EXTRACT TO READ —
Segmentation and Paging are not at all redundant. The Linux OS fully incorporates demand paging, but it does not use memory segmentation. This gives all tasks a flat, linear, virtual address space of 32/64 bits.
Paging adds on another layer of abstraction to the memory address translation. With paging, linear memory addresses are mapped to pages of memory, instead of being translated directly to physical memory. Since pages can be swapped in and out of physical RAM, paging allows more memory to be allocated than what is physically available. Only pages that are being actively used need to be mapped into physical memory.
An alternative to page swapping is segment swapping, but it is generally much less efficient given that segments are usually larger than pages.
Segmentation of memory is a method of allocating multiple chunks of memory (per task) for different purposes and allowing those chunks to be protected from each other. In Linux a task's code, data, and stack sections are all mapped to a single segment of memory.
The 32-bit processors do not have a mode bit for disabling
segmentation, but the same effect can be achieved by mapping the
stack, code, and data spaces to the same range of linear addresses.
The 32-bit offsets used by 32-bit processor instructions can cover a
four-gigabyte linear address space.
Aditionally, the Intel documentation states:
A flat model without paging minimally requires a GDT with one code and
one data segment descriptor. A null descriptor in the first GDT entry
is also required. A flat model with paging may provide code and data
descriptors for supervisor mode and another set of code and data
descriptors for user mode
This is the reason for having a one pair of CS/DS for kernel privilege execution (ring 0), and one pair of CS/DS for user privilege execution (ring 3).

GIVEN MATERIAL —
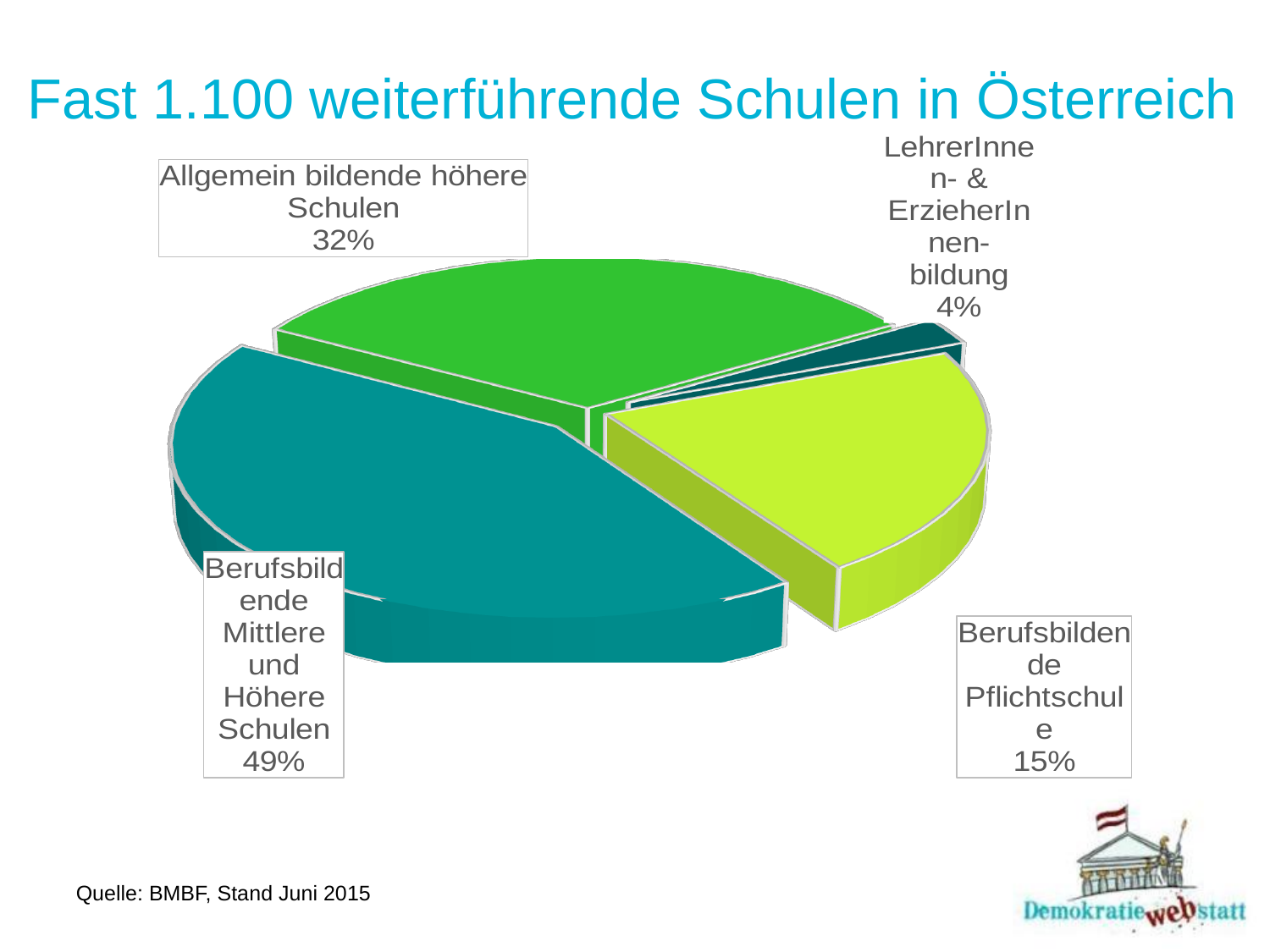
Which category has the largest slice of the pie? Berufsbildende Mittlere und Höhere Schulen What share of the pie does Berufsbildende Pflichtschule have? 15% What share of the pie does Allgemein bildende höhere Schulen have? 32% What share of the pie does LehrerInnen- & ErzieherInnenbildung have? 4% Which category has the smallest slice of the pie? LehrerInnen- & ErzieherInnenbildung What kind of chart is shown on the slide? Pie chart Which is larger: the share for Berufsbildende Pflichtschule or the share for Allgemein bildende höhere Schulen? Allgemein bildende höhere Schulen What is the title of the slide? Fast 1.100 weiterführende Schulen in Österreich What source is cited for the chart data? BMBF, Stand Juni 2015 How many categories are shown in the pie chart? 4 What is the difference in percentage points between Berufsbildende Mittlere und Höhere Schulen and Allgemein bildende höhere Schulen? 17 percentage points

TASK DESCRIPTION — Please quote everything from "Aditionally, the Intel" down to "execution (ring 3)." in the text above on segmentation and paging.

TASK SOLUTION —
Aditionally, the Intel documentation states:
A flat model without paging minimally requires a GDT with one code and
one data segment descriptor. A null descriptor in the first GDT entry
is also required. A flat model with paging may provide code and data
descriptors for supervisor mode and another set of code and data
descriptors for user mode
This is the reason for having a one pair of CS/DS for kernel privilege execution (ring 0), and one pair of CS/DS for user privilege execution (ring 3).